* _Supplied passage_:
Announced at Google Cloud Next 2023, Google Cloud has unveiled several new partnerships, AI innovations and collaborations amidst an employee revolt over its military ties.
The company has entered into a collaboration with AI21 Labs, an Israeli start-up that changes the way people read and write using generative AI and LLMs. AI21 is leveraging Google Cloud’s AI/ML infrastructure to speed its model training and inferencing and is also one of the first partners to offer genAI features on top of BigQuery.
SAP meanwhile has expanded its long-term, strategic partnership with Google Cloud to help enterprises harness the power of data and generative AI. Both companies will combine their integrated open data cloud using SAP Datasphere with Vertex AI to launch new generative AI-powered industry solutions, starting with automotive and introduce new capabilities to help customers improve sustainability performance.
Juergen Mueller, chief technology officer and member of the executive board of SAP SE, said: “Our partnership with Google Cloud is quickly evolving to incorporate generative AI. For this purpose, we utilize our expansive joint data cloud to transform business decision-making and improve productivity, leveraging the potential of SAP Datasphere built on SAP Business Technology Platform.
“With SAP Business AI, we build systems of intelligence with three core principles: they are relevant, reliable and responsible. Customers will not only benefit from AI already embedded across our business solutions, but also from a unified, open data foundation and additional AI capabilities from Google Cloud.”

* _Information_:
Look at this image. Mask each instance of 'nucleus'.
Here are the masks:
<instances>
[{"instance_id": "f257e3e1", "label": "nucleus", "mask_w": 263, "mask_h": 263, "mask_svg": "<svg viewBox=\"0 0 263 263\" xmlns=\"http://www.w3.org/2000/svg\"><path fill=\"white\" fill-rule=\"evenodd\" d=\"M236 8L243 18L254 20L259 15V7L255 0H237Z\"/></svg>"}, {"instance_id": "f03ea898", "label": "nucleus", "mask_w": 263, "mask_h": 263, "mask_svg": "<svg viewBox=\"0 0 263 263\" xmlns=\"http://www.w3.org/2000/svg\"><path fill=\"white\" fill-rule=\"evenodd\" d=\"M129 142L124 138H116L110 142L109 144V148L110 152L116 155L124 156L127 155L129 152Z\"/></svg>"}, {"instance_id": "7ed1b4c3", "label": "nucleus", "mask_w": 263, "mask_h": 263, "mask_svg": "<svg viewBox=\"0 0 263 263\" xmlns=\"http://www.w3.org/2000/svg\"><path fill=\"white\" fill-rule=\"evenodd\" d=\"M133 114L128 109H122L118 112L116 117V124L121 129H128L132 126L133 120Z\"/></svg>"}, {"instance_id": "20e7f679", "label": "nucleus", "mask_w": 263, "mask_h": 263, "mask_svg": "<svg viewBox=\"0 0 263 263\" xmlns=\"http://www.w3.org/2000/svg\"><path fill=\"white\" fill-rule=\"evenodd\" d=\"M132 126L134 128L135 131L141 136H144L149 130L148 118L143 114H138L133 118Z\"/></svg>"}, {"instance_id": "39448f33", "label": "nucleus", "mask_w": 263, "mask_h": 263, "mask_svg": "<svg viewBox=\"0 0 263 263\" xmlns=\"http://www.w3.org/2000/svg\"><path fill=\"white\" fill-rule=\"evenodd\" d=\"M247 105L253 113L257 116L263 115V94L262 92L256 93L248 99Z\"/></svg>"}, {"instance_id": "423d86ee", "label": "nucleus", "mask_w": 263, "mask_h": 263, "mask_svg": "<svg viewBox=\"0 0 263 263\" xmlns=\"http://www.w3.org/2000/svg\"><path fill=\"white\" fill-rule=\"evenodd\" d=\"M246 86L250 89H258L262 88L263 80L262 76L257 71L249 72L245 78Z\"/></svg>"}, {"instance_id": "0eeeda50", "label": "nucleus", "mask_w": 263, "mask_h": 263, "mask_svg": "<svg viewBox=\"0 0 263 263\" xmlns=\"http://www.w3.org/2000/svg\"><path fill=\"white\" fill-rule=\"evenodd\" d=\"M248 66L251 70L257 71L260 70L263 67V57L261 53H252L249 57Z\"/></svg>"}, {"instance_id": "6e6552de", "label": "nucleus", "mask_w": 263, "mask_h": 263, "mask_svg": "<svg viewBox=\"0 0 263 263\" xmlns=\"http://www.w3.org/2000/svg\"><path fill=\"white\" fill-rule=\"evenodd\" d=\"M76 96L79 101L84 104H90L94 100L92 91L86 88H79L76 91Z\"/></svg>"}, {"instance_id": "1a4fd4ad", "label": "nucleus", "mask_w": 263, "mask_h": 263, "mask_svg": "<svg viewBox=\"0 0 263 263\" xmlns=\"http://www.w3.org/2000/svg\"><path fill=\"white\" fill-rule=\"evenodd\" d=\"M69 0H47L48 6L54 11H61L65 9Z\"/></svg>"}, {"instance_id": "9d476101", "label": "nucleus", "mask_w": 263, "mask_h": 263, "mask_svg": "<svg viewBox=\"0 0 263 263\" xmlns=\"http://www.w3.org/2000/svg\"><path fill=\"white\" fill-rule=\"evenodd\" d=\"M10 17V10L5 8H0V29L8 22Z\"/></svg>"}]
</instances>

* _Aim of the exercise_: List the core principles that the Google Cloud Next 2023 article gives for the systems of intelligence built with SAP Business AI.

* _Task output_: relevant, reliable, responsible